(THE PROBLEM) Take the data below and copy exactly the lines starting at the one with "New Zealand, site" and finishing at the one with "common name: mouse", both included.

(Saved entries)

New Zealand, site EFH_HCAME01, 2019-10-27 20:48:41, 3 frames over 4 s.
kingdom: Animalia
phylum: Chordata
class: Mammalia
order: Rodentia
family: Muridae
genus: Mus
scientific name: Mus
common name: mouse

* * *

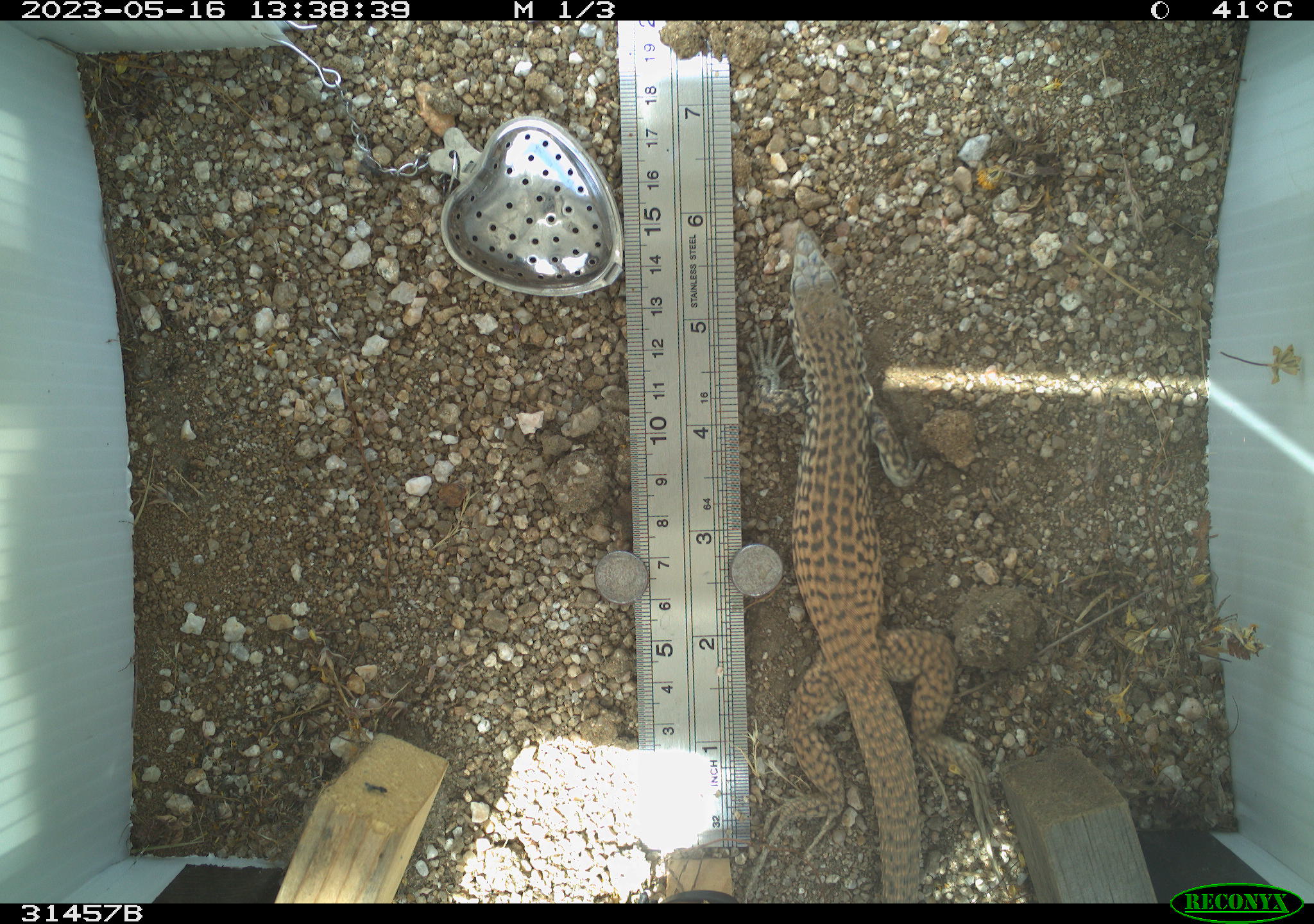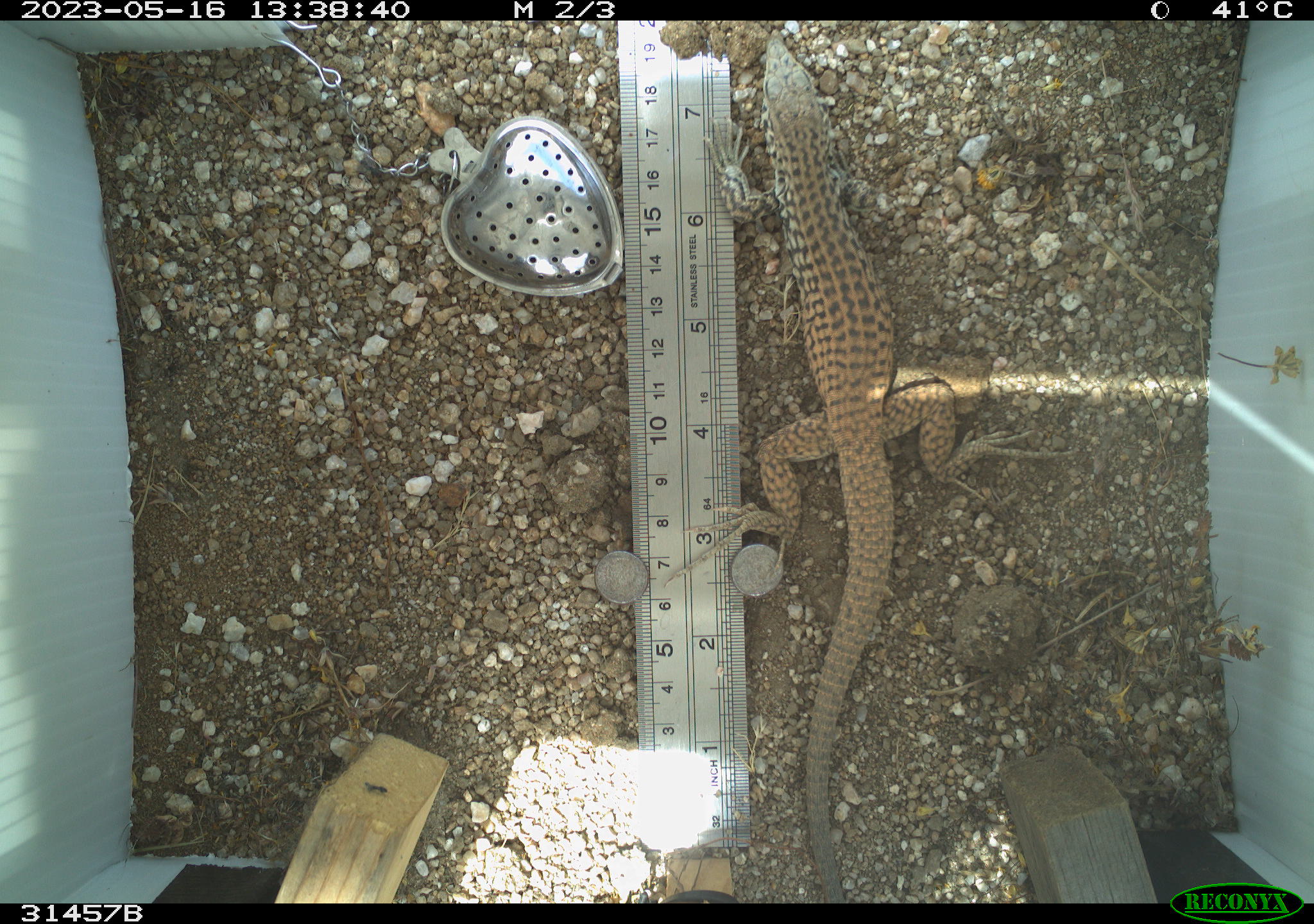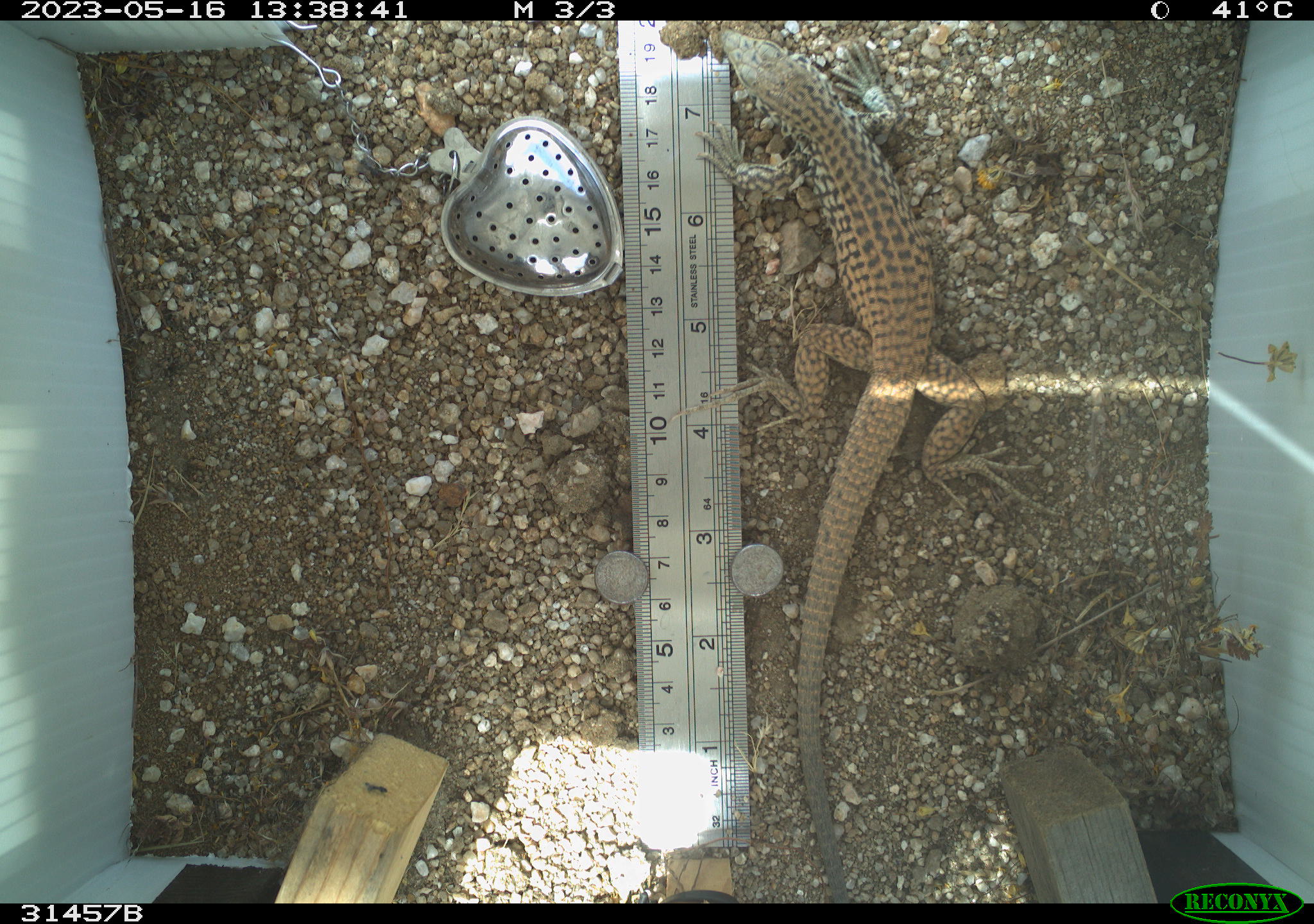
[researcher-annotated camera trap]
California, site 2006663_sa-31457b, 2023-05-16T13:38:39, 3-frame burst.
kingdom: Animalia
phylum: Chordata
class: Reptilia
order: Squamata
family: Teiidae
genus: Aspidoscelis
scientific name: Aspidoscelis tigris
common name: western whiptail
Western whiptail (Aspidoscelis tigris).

(ANSWER BOX)
New Zealand, site EFH_HCAME01, 2019-10-27 20:48:41, 3 frames over 4 s.
kingdom: Animalia
phylum: Chordata
class: Mammalia
order: Rodentia
family: Muridae
genus: Mus
scientific name: Mus
common name: mouse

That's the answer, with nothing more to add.